Vice president-elect Joe Biden got a reality check from the Pentagon after he claimed his team wasn’t getting all the information it needed during the transition period, with Acting Secretary Chris Miller detailing the efforts that have been undertaken all while maintaining health precautions due to COVID-19.
“My team needs a clear picture of our force posture around the world and our operations to deter our enemies. We need full visibility into the budget planning underway at the Defense Department and other agencies in order to avoid any window of confusion or catch up that our adversaries may try to exploit,” Biden said Monday during a speech in Wilmington, Delaware. “But as I said from the beginning, we have encountered roadblocks from the political leadership at the Department of Defense and the Office of Management and Budget. Right now, we just aren’t getting all the information that we need from the outgoing administration in key national security areas. It’s nothing short, in my view, of irresponsibility.”
Miller took issue with Biden’s allegation and pointed out in a statement that his team has been given access to more resources than originally requested.

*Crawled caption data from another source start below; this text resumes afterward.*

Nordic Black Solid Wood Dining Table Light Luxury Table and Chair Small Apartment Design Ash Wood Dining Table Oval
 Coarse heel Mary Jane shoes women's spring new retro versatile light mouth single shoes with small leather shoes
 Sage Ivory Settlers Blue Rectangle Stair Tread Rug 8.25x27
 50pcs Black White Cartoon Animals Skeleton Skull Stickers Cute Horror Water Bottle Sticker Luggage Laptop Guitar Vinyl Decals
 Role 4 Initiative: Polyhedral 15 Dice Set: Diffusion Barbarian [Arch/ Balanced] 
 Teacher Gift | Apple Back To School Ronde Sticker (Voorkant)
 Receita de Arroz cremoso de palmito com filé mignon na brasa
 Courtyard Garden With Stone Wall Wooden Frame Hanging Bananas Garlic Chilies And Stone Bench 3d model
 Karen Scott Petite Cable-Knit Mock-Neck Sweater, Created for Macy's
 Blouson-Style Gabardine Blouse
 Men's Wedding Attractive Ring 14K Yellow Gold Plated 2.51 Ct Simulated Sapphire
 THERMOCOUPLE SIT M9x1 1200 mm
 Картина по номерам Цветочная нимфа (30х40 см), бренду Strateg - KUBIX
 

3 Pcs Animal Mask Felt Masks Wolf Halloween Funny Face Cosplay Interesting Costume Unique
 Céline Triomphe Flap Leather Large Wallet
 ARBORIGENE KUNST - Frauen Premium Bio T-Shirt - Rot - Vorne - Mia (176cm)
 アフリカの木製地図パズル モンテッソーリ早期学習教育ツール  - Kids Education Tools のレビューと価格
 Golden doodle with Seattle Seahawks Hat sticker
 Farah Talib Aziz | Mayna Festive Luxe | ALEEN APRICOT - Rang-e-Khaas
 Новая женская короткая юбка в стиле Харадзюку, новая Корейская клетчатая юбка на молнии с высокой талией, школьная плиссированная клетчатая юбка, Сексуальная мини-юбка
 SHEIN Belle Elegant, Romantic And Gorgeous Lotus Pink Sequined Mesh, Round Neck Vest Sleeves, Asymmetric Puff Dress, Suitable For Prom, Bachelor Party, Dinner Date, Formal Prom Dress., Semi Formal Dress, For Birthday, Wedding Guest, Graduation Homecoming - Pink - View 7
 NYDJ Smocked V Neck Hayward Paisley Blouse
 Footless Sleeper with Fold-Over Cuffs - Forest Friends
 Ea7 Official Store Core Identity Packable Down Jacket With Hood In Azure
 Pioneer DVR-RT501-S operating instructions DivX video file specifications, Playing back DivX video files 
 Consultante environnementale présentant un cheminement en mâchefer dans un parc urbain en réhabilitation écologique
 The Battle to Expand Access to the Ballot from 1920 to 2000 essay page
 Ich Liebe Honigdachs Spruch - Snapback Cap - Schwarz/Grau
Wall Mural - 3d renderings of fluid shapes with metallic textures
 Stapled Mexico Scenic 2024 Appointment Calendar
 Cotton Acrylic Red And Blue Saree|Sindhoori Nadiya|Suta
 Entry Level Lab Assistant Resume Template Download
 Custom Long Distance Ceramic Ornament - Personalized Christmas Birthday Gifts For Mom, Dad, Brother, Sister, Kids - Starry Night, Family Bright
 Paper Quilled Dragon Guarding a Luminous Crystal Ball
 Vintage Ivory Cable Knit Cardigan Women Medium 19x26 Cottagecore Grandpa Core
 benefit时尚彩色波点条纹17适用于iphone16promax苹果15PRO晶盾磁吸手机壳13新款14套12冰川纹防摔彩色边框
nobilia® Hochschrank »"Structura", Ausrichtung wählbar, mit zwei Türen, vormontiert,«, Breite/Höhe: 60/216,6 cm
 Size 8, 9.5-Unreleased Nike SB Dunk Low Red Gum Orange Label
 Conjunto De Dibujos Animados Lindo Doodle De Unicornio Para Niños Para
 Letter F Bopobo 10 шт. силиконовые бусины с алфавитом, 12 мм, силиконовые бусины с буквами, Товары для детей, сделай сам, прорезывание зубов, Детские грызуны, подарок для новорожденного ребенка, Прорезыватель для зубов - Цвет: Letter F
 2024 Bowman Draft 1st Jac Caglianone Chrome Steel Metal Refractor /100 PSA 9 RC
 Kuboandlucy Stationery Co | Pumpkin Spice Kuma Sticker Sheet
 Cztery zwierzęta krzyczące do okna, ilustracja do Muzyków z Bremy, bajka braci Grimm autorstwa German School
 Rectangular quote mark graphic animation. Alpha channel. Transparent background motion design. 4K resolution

“The Department of Defense has conducted 164 interviews with over 400 officials, and provided over 5,000 pages of documents – far more than initially requested by Biden’s transition team,” Miller said in a statement. “DOD’s efforts already surpass those of recent administrations with over three weeks to go and we continue to schedule additional meetings for the remainder of the transition and answer any and all requests for information in our purview.
“Our DOD political and career officials have been working with the utmost professionalism to support transition activities in a compressed time schedule and they will continue to do so in a transparent and collegial manner that upholds the finest traditions of the Department,” the statement continued. “The American people expect nothing less and that is what I remain committed to.”
In addition to what Miller noted at the beginning of the statement, the Department of Defense has also responded to 188 requests for information to date and is continuing to schedule interviews with senior leaders and career officials into January.
Tensions flared earlier this month when Miller said the transition team and the Pentagon would be taking a “mutually agreed upon holiday pause” in briefings, but a Biden spokesman pushed back and said no such agreement existed.
“Let me be clear: There was no mutually agreed-upon holiday break,” transition spokesman Yohannes Abraham told reporters. “In fact, we think it’s important that briefings and other engagements continue during this period, as there’s no time to spare.”
In the Monday statement, the Pentagon said it is making itself available to promptly respond to urgent COVID-related requests over the holidays and has three interviews scheduled this week.
“DOD continues to support the presidential transition aligned with the President Transition Act, White House and Biden-Harris Transition Team Memorandum of Understanding, and DOD policy,” the statement concluded.
No matter how much information the transition team has, it won’t guarantee Biden makes any wiser decisions on foreign policy than in his previous decades in elected office.